Sometimes cloud is the right runtime. We run cloud browsers too.
But the differentiated path is this:
execute next to the browser state when the browser state already exists.
The generated code is not generic Playwright. It is code against a browser-aware harness that can use the live tab, call cloud scrape when needed, route file uploads correctly, cross iframes and shadow DOM, stream console output, pause, cancel, and ask the human before irreversible side effects.
The artifact is better
A transcript agent leaves behind 60 opaque tool calls.
A code-as-plan agent leaves behind a program.
You can read it.
You can diff it.
You can rerun it.
You can cache it.
You can turn it into a subroutine.
That was the core of our earlier AI Subroutines launch: repetitive browser work should become scripts, not repeated inference.
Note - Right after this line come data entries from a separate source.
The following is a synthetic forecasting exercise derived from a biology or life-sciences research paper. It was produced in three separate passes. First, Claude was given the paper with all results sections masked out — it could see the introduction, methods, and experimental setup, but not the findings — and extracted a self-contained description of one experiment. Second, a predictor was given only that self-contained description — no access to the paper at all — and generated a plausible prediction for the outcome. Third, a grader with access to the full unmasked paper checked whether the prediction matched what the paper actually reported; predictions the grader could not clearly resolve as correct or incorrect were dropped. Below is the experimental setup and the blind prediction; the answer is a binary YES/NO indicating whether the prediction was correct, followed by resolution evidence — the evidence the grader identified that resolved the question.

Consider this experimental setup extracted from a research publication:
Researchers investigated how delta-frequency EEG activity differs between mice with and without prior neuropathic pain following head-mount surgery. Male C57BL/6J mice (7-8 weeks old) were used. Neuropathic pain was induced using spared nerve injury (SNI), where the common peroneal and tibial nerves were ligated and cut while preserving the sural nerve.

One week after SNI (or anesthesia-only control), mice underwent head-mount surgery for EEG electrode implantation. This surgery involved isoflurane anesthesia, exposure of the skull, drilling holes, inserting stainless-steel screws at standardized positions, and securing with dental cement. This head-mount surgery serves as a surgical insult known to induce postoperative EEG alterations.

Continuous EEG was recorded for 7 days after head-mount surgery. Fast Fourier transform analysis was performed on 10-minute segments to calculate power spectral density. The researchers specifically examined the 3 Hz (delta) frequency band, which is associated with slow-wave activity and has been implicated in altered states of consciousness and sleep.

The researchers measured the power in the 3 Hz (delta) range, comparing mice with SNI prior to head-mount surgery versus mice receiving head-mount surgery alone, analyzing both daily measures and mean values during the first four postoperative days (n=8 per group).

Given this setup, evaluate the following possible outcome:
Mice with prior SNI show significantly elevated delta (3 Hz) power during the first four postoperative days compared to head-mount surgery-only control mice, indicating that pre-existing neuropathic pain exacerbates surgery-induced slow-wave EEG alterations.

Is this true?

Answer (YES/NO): NO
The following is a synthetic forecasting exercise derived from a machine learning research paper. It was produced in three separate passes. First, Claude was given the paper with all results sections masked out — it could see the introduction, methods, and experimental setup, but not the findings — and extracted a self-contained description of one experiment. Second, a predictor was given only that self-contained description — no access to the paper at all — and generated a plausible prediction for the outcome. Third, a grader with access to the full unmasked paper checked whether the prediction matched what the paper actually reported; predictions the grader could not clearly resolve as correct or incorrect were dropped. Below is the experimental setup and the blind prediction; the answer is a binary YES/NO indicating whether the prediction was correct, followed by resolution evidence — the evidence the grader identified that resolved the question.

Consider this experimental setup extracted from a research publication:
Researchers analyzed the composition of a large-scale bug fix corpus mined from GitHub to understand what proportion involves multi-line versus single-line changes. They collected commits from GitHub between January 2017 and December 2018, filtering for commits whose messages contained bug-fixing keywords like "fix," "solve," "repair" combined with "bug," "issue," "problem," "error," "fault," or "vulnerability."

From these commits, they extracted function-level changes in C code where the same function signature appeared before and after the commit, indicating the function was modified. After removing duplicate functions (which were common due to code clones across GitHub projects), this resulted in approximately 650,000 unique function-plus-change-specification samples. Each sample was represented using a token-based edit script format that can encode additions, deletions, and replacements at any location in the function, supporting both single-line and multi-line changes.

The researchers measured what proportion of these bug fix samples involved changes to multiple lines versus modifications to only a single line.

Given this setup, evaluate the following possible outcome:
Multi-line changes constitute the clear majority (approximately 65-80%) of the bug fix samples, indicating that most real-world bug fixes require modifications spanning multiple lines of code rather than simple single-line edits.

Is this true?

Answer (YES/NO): NO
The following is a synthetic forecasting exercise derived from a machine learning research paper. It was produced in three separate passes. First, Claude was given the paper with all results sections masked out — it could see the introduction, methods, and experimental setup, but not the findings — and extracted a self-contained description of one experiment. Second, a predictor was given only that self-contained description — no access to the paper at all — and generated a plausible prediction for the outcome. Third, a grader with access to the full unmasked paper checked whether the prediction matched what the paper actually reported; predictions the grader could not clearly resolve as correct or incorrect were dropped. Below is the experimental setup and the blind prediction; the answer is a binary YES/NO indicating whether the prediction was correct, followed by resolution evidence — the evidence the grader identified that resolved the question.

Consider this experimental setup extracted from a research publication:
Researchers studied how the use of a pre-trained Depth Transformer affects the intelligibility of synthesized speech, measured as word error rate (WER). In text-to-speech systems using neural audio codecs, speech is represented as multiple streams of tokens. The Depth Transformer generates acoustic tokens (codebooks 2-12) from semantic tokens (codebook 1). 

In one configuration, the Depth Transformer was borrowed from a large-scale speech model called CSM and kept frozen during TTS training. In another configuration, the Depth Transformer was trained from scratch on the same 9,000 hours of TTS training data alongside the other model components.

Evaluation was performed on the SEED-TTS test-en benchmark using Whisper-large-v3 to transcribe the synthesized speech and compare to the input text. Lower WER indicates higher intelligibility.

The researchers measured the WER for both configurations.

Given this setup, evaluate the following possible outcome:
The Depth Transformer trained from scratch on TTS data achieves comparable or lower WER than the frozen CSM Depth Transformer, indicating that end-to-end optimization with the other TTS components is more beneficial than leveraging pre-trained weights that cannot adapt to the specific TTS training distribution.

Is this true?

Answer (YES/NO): YES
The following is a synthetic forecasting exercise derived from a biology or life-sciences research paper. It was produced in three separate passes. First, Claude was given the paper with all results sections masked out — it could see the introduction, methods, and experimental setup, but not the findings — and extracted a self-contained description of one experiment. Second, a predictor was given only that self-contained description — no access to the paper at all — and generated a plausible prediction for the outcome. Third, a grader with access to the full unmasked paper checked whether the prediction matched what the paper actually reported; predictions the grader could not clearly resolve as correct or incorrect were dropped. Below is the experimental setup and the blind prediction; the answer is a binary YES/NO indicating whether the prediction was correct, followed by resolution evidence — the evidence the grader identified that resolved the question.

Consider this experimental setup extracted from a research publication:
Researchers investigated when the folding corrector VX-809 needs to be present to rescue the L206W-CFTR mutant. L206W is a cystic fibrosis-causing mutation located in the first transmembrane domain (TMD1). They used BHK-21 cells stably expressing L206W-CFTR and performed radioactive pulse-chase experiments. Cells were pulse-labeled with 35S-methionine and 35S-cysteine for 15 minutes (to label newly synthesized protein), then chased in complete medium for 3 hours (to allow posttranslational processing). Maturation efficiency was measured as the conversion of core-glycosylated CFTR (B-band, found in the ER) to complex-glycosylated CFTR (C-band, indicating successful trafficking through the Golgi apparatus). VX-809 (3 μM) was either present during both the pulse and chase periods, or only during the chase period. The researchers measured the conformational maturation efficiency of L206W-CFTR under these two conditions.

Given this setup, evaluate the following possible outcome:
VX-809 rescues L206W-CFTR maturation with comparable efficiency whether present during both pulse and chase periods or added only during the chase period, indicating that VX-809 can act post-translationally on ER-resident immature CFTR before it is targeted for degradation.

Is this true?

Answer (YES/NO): YES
Code-as-plan is the same idea one level earlier. Instead of recording the script manually, the model writes it from page context and intent.
TL;DR
The browser-agent bottleneck is architecture, not only model intelligence.
We are betting on:
- text-only DOM context over screenshot loops;
- semantic DOM trees that code can parse with strings, regexes, URLs, maps, and sets;
- DeepSeek Flash as the cheap code-capable planner;
- generated JavaScript plans over tool-call transcripts;
rtrvr.*as the authority boundary;- local browser execution when auth/session state already exists;
- screenshots and cloud browsers as fallbacks, not the default tax.
That turns the model from an expensive runtime into a cheap compiler.
And once the model is a compiler, browser agents stop feeling like demos and start feeling like software.
The next generation of browser agents will not browse like humans. They will read the web like programs.